We wtorek prokurator Abbas Dżafari Dolatabadi potwierdził w rozmowie z agencją prasową ILNA medialne doniesienia; zastrzegł, że decyzję w tej sprawie podjął nie on, lecz sądowy wydział ds. islamskich duchownych.

Zakaz wywołał w kraju falę krytyki wobec władz. "Jak można zakazywać wizyty w teatrze tak poważanej osobie jak Chatami?" - podkreślił związany z obozem reformatorów deputowany Elias Hazrati w rozmowie z portalem informacyjnym Borna. Wymiar sprawiedliwości będzie musiał w końcu wytłumaczyć się ze swoich absurdalnych decyzji w sprawie byłego prezydenta - dodał.

Chatami, prezydent Iranu w latach 1997-2005, w 2009 roku zarzucił oszustwa wyborcze w wyborach prezydenckich twardogłowemu Mahmudowi Ahmadineżadowi, późniejszemu szefowi państwa. Od tego czasu obowiązuje sądowy zakaz informowania o Chatamim i publikowania jego zdjęć. Stosują się do niego praktycznie wszystkie krajowe media - ocenia agencja dpa. W zeszłym roku władze zakazały byłemu szefowi państwa udziału w weselu.

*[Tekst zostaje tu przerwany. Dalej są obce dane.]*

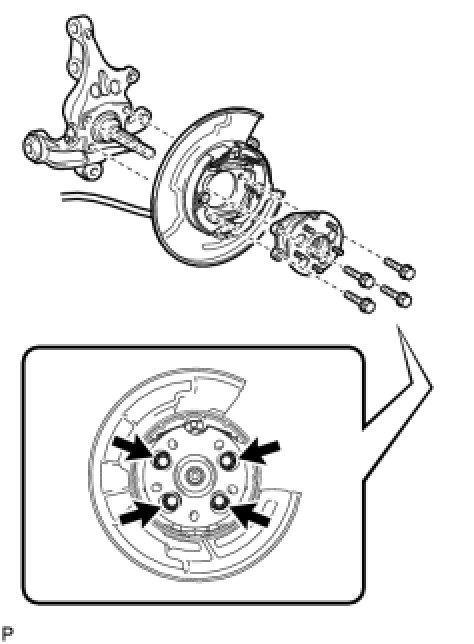 P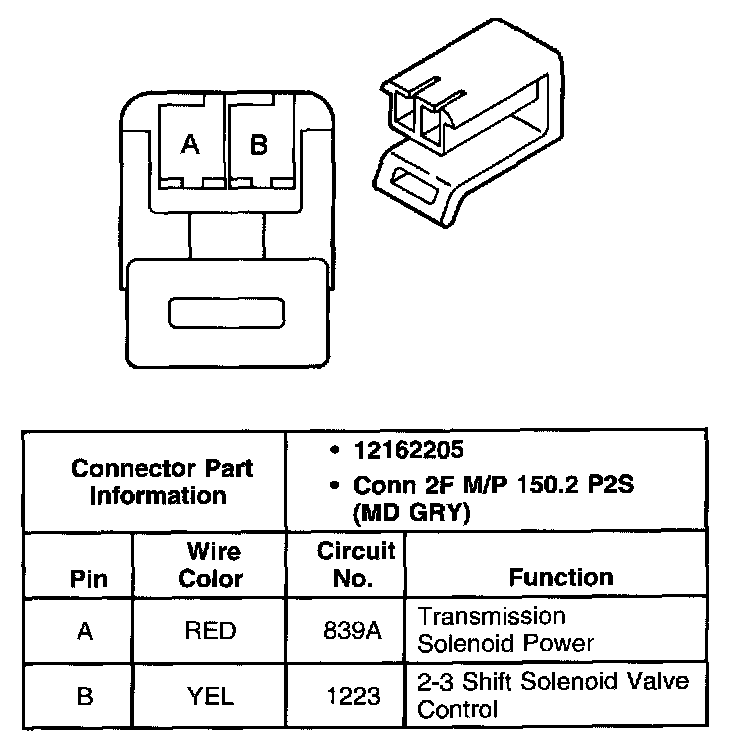 A B

| Connector Part Information | | • 12162205 • Conn 2F M/P 150.2 P2S (MD GRY) | |
|---|---|---|---|
| Pin | Wire Color | Circuit No. | Function |
| A | RED | 839A | Transmission Solenoid Power |
| B | YEL | 1223 | 2-3 Shift Solenoid Valve Control |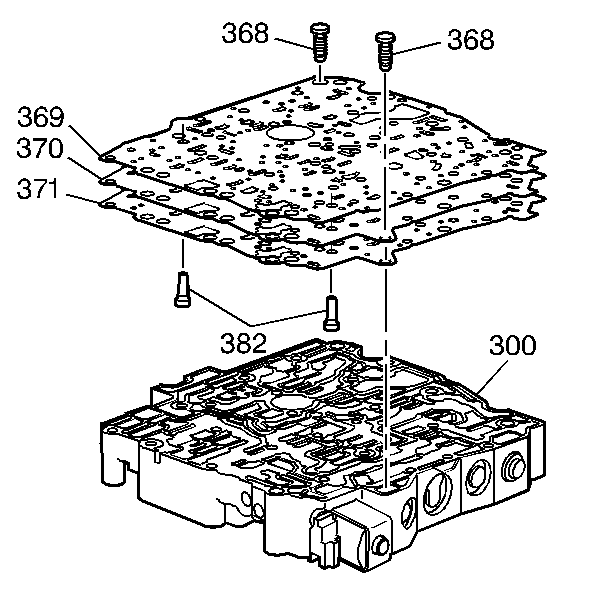 368
368
369
370
371
382
300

Obecny prezydent, uznawany za polityka umiarkowanego i pragmatyka Hasan Rowhani, i przedstawiciele opcji reformatorskiej wielokrotnie krytykowali zakaz. Rowhani określił go wręcz jako "pozbawiony podstaw prawnych żart", ale - jak pisze dpa - nawet on nie był w stanie zlikwidować nałożonych restrykcji.